The solids content of the plug will be a mixture of solids and oil. As the oil is deformable, only 30% of the total is considered. Thus, Plug solids content=5+0.3*15=9.5 mg/L. The DSW solids content is what one wants to find.


In the case of the example: pL plug (5)=pL well (4.5)+log (9.5/DSW solids content).


The DSW value would be 30 mg/L, much higher than that measured on the surface (0.2 mg/L).

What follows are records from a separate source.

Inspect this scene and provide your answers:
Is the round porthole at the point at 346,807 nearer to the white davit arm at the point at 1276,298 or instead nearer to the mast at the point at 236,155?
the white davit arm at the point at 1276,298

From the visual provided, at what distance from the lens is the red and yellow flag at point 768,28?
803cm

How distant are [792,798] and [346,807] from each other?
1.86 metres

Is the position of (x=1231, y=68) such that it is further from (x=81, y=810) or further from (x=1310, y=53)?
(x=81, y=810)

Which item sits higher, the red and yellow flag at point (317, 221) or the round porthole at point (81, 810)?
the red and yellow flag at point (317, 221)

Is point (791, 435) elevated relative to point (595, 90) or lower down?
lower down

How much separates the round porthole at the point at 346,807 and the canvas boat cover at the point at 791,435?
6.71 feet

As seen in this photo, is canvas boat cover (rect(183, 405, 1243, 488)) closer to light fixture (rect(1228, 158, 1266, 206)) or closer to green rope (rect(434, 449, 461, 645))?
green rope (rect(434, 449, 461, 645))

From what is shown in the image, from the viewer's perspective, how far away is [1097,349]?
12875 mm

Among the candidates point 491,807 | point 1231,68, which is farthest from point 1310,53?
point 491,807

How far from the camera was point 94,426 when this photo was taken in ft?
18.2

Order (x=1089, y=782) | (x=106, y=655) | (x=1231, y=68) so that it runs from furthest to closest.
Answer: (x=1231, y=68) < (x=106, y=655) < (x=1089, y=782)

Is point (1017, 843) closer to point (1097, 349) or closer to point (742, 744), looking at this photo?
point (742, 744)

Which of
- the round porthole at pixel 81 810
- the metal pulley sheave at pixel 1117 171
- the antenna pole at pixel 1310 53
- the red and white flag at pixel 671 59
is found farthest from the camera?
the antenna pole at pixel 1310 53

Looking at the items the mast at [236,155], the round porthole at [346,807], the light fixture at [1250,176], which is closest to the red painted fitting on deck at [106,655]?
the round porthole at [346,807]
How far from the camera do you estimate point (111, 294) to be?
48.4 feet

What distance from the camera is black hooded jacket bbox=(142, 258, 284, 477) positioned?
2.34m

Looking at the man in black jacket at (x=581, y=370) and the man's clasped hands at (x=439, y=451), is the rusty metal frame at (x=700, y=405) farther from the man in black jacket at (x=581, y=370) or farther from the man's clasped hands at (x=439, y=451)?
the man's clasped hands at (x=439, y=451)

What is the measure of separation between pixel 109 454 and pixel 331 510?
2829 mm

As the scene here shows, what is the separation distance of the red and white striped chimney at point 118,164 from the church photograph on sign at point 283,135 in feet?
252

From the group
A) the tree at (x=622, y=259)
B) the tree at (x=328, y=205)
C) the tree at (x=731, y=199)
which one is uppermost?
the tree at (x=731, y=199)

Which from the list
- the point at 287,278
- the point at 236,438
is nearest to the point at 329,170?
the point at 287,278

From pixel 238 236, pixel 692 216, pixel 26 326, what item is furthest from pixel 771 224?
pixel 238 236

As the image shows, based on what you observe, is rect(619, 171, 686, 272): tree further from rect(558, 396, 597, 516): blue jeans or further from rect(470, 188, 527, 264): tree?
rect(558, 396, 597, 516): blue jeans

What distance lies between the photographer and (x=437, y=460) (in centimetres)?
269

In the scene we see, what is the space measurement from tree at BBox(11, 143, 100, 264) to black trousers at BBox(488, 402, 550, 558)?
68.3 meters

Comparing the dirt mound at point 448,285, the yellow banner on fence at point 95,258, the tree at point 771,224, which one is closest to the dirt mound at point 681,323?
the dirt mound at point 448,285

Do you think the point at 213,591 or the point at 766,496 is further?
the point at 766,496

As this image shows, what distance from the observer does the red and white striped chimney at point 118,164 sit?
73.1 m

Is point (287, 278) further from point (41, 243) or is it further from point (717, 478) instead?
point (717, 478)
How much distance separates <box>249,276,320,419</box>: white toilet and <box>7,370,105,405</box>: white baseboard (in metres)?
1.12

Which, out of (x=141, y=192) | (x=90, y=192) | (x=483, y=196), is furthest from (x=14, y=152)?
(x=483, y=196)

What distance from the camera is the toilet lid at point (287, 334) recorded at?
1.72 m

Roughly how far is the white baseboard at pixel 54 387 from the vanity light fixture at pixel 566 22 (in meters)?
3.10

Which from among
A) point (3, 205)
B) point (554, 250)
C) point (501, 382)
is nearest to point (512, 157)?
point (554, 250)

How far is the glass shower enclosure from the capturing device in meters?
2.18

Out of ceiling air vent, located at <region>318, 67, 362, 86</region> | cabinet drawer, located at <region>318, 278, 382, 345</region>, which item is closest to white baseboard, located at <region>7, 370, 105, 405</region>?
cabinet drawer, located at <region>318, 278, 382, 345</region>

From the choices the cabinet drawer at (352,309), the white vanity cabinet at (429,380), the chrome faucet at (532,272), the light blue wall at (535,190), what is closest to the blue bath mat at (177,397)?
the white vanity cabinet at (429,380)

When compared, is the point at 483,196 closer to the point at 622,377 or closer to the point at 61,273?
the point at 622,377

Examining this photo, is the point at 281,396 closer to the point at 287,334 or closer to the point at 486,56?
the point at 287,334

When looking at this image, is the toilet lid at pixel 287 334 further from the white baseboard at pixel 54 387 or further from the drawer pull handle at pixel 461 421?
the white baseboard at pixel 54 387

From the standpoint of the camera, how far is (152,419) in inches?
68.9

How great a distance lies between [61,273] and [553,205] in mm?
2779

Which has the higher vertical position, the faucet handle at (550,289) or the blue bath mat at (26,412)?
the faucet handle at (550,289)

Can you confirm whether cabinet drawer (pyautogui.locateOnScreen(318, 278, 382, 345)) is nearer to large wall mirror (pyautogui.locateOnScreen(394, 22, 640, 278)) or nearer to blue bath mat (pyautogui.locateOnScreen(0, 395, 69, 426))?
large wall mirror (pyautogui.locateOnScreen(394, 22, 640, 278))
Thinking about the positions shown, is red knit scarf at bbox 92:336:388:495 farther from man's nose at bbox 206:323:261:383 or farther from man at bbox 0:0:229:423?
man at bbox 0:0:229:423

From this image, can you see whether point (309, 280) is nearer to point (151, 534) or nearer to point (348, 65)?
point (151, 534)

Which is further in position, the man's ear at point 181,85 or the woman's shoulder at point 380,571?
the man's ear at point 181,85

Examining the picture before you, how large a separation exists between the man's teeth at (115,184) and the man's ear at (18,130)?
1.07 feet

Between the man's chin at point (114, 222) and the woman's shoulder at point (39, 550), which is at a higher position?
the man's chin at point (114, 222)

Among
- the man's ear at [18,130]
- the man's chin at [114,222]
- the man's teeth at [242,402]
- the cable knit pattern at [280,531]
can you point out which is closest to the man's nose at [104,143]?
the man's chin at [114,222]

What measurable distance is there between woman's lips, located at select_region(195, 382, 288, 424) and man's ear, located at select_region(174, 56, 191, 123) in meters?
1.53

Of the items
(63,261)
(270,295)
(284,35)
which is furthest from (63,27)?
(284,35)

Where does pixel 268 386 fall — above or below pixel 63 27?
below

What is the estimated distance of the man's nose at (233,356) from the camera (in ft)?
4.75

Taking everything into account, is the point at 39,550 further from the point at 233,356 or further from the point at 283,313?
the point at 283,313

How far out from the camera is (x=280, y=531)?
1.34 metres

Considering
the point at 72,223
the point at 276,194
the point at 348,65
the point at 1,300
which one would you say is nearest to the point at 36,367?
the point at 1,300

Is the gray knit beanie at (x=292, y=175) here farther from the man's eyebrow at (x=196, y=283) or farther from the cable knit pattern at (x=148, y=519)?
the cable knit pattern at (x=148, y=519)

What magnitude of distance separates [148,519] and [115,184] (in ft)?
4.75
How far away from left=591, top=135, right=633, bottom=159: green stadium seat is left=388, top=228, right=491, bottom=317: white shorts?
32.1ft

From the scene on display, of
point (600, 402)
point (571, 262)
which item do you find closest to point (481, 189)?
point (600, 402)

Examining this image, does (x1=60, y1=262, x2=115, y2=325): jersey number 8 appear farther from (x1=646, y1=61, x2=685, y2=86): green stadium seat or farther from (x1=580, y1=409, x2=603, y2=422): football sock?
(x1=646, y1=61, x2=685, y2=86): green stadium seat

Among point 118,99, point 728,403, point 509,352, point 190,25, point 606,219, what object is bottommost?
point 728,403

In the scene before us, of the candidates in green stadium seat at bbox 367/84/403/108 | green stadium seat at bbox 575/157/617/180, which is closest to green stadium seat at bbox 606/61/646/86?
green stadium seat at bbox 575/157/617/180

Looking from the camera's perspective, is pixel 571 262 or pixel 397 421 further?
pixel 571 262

It should be noted that, although the present invention has been described in relation to the attached drawings, it may undergo modifications and adaptations by technicians skilled on the subject, depending on the specific situation, but provided that it is within the inventive scope defined herein.

Claims
  • 1- A METHOD FOR QUANTIFICATION OF LOSS OF INJECTIVITY ASSOCIATED WITH CORROSION PRODUCTS, characterized in that it comprises the following steps: 1) Adjusting the injectivity history of the well using the Perkins and Gonzalez modeling;2) Obtaining the parameter “pL” of said modeling, where this parameter is an indication of the quality of the water and the reservoir;3) On the platform, carrying out flow tests in porous media of a rock sample representative of the studied well, where a system is used in which the sample is encased in resin in a cylindrical plastic base with stainless steel terminals and diffusers to allow the flow of the fluid through the sample;4) Connecting the resin plug to the water sampling point produced in the platform plant from stainless steel connections and lines, pressure gauges are also used to measure the pressure at the plug inlet and valves for controlling the flow rate and system safety;5) Measuring the water quality of the platform in terms of solids and oil content (if applicable);6) Obtaining the parameter pL from the Perkins and Gonzalez modeling from this plug flow test;7) Comparing the two pL values (history adjustment and plug) by means of an experimental correlation;8) For each pL obtained in the plug test, associating a solids content value measured on the platform;9) Determining the quality of the water entering the reservoir from the pL values (history adjustment and plug) and the solids content measured on the surface in the produced water from the platform.
  • 2- THE METHOD according to claim 1, characterized in that the historical adjustment uses the following well data: flow rate, bottom pressure, static pressure, fracture pressure, area open to the flow, injection temperature and estimated injectivity index.
  • 3- THE METHOD according to claim 1, characterized in that the parameter pL varies between 2 and 8.